● TEXTO PROPORCIONADO:
========================

La educación sexual debe convertirse en un acto de verdadera madurez y libertad en el que no hago lo que una parte de mí desea sino aquello que surge de mi verdadero interior. MIGUEL ÁNGEL GARCÍA MERCADO
Las normas morales con respecto a la sexualidad no son una losa que cae sobre el deseo, como si este fuese nuestra verdadera realidad; esas normas deben ser el camino para liberar mi yo de las apetencias del cuerpo y de la opinión pública, movida muchas veces por opiniones comerciales e interesados.
Ese proyecto de educación sexual, del que deben hablar los padres entre sí, tiene unos caracteres básicos:
- Presenta diferencias significativas en chicos y chicas. Nuestro esfuerzo por la igualdad en los sexos no implica una uniformidad despersonalizante. Siempre que sea posible, debe llevarla a cabo el progenitor del mismo sexo. Sólo él conoce propiamente la vivencia concreta de la sexualidad que se da en cada sexo.

========================

● DATOS DE ENTRADA:

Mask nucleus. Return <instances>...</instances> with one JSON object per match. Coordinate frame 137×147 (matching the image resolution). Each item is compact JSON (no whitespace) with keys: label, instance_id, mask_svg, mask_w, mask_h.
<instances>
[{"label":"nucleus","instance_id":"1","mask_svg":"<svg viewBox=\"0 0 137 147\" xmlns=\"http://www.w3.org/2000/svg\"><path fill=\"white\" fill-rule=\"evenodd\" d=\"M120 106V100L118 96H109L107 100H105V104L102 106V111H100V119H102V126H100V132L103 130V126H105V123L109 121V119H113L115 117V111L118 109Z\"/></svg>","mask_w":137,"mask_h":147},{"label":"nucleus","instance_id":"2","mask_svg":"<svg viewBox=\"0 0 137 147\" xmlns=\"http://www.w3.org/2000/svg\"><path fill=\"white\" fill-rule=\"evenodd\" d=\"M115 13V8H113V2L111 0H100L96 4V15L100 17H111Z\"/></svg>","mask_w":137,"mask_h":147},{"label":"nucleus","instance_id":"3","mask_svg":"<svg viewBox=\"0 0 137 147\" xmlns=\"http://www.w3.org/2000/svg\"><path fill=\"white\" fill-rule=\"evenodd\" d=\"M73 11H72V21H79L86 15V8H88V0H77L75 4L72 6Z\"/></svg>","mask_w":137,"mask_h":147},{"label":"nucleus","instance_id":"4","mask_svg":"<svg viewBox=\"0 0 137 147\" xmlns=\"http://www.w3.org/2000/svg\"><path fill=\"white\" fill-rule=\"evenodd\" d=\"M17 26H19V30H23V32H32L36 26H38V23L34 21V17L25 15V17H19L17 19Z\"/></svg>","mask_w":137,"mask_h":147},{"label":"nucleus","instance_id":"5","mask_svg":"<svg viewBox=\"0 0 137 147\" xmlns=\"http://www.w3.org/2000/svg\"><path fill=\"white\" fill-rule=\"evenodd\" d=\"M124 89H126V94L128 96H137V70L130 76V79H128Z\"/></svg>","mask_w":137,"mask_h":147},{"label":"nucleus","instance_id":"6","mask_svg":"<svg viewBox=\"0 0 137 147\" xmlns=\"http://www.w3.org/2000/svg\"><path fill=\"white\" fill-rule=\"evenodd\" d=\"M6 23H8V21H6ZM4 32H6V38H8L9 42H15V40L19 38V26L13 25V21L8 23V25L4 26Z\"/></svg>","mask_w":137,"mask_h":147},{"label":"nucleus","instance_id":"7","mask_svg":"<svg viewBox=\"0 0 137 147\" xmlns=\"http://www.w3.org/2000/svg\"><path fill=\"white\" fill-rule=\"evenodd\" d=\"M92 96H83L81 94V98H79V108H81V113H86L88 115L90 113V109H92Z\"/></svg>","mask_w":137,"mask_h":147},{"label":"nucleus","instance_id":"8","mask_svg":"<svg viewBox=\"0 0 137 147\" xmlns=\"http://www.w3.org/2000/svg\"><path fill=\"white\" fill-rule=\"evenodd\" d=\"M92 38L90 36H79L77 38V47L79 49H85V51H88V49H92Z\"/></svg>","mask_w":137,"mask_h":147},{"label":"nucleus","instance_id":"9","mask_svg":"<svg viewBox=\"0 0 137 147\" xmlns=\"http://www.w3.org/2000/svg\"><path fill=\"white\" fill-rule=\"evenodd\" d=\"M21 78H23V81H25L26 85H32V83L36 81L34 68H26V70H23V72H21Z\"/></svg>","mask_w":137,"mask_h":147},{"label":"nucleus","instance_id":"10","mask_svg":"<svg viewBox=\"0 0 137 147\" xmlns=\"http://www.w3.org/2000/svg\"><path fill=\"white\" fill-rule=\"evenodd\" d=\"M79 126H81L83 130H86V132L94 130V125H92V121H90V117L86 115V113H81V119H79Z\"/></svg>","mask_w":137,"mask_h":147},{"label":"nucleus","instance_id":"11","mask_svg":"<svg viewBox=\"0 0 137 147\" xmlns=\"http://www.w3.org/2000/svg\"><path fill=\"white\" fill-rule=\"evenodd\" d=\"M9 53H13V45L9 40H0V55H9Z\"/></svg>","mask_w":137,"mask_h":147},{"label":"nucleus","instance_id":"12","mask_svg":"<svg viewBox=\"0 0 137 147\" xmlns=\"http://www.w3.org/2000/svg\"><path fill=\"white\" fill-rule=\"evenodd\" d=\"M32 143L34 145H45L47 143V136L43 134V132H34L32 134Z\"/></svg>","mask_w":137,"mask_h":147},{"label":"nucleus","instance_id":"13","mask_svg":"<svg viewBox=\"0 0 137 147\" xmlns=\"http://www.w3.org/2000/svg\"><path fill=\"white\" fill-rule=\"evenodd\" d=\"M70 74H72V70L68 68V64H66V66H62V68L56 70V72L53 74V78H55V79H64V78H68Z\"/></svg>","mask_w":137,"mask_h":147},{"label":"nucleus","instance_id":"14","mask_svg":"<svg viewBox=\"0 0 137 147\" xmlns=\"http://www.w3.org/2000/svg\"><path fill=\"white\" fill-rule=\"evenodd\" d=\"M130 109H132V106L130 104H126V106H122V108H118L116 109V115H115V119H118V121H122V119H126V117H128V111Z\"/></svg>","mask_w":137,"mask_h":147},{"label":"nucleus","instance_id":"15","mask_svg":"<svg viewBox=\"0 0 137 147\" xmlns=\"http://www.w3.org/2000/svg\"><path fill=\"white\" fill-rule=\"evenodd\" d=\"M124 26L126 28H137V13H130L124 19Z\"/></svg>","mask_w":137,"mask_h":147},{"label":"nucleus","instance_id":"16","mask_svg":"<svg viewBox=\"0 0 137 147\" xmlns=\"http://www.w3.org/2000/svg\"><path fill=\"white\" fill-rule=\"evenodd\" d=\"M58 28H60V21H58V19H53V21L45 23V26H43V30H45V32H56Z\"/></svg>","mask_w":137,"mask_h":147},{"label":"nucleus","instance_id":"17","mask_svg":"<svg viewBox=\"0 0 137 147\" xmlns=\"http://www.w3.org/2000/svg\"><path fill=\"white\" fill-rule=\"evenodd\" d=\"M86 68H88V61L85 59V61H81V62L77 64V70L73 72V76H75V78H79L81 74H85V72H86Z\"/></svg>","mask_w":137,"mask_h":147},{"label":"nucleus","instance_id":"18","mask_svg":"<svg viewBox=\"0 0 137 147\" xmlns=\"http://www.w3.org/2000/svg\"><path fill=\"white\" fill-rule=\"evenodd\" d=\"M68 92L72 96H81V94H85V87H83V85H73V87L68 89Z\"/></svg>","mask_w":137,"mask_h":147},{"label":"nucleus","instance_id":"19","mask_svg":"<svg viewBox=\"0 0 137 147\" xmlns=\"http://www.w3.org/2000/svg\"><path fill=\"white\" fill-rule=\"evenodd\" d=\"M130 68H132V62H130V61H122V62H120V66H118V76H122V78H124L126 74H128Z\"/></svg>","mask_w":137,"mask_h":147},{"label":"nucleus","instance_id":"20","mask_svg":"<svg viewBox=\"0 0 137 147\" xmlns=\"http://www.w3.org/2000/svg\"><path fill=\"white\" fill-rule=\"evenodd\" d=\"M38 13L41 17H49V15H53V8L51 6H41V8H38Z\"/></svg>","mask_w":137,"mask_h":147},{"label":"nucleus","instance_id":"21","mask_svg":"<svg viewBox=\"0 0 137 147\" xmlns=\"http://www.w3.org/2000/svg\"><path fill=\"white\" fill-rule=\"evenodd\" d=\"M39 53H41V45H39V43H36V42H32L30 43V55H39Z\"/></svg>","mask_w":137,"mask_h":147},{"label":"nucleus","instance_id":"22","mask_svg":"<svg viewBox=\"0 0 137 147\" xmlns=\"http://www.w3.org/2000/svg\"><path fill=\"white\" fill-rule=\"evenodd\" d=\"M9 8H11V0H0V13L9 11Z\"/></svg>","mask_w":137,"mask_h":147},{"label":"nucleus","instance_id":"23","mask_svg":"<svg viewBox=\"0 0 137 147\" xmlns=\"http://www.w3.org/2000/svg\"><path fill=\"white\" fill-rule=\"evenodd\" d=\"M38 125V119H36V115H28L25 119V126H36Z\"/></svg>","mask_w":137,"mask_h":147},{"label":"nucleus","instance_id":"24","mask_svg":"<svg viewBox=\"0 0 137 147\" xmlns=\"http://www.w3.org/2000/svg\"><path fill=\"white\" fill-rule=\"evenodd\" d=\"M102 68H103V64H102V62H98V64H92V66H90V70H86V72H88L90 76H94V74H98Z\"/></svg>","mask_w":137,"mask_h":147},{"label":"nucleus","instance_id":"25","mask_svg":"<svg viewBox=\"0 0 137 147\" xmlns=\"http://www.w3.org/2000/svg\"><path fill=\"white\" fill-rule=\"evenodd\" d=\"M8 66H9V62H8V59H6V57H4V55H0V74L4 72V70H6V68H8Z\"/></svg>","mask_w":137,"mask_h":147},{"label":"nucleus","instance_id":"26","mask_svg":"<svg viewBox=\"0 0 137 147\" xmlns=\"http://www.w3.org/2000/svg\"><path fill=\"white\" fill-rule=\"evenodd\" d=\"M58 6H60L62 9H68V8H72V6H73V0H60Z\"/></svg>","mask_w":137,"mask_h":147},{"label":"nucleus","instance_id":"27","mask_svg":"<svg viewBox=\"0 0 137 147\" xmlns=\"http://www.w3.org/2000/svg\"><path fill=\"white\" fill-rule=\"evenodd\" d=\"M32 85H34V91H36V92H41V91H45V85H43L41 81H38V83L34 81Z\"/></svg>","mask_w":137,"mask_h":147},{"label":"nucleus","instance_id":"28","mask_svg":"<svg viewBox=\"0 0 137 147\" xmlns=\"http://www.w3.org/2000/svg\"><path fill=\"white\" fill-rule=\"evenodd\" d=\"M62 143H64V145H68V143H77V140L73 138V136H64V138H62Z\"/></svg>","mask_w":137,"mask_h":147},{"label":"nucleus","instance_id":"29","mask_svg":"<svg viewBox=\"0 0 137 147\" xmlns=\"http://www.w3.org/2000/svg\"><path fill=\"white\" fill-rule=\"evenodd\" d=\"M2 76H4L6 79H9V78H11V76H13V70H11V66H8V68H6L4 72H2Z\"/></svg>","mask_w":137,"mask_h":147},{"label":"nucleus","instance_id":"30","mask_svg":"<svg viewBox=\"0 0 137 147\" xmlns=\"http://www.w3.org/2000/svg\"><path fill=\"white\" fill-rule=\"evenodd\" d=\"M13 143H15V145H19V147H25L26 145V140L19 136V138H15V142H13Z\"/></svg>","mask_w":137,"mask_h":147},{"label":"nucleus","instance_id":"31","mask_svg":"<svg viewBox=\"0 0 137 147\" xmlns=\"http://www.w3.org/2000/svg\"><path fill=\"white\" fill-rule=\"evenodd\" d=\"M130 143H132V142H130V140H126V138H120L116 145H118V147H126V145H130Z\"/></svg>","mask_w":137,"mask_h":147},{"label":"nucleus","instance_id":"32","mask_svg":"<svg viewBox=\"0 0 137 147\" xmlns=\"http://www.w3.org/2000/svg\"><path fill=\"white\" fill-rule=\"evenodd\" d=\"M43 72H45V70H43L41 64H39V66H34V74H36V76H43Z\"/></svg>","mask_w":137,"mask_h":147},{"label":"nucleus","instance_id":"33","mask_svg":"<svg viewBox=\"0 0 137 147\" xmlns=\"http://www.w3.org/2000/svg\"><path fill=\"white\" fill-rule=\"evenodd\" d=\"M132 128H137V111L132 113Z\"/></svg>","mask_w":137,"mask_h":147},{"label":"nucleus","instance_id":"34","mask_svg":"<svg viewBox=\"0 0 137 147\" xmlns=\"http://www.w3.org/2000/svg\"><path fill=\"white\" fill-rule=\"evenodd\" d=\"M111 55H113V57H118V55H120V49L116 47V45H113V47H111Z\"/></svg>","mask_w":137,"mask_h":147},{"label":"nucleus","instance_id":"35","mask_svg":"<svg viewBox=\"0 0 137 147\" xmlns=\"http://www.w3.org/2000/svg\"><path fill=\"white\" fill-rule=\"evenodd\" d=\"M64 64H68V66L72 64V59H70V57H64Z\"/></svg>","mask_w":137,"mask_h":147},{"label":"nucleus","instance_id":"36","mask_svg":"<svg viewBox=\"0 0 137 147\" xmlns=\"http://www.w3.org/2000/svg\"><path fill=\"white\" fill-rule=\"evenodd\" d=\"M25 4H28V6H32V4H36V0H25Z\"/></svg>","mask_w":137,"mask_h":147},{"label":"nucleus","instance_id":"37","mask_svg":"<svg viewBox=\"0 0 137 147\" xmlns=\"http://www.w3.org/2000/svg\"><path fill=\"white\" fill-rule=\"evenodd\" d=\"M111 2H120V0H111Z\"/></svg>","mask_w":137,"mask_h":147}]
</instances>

========================

● PREGUNTAS SOBRE EL TEXTO:
1. Enumera todos los sustantivos a los que el texto sobre educación sexual acompaña con el adjetivo «verdadero» o «verdadera».
2. Resume en dos oraciones el texto sobre educación sexual.

● RESPUESTAS:
1.
- madurez
- interior
- realidad

2. La educación sexual debe ser un acto de madurez y libertad en el que no se hace lo que desea una parte de uno mismo, sino lo que surge del verdadero interior, y las normas morales sobre la sexualidad deben liberar el yo de las apetencias del cuerpo y de la opinión pública. Ese proyecto, del que los padres deben hablar entre sí, presenta diferencias significativas en chicos y chicas, y siempre que sea posible debe llevarlo a cabo el progenitor del mismo sexo.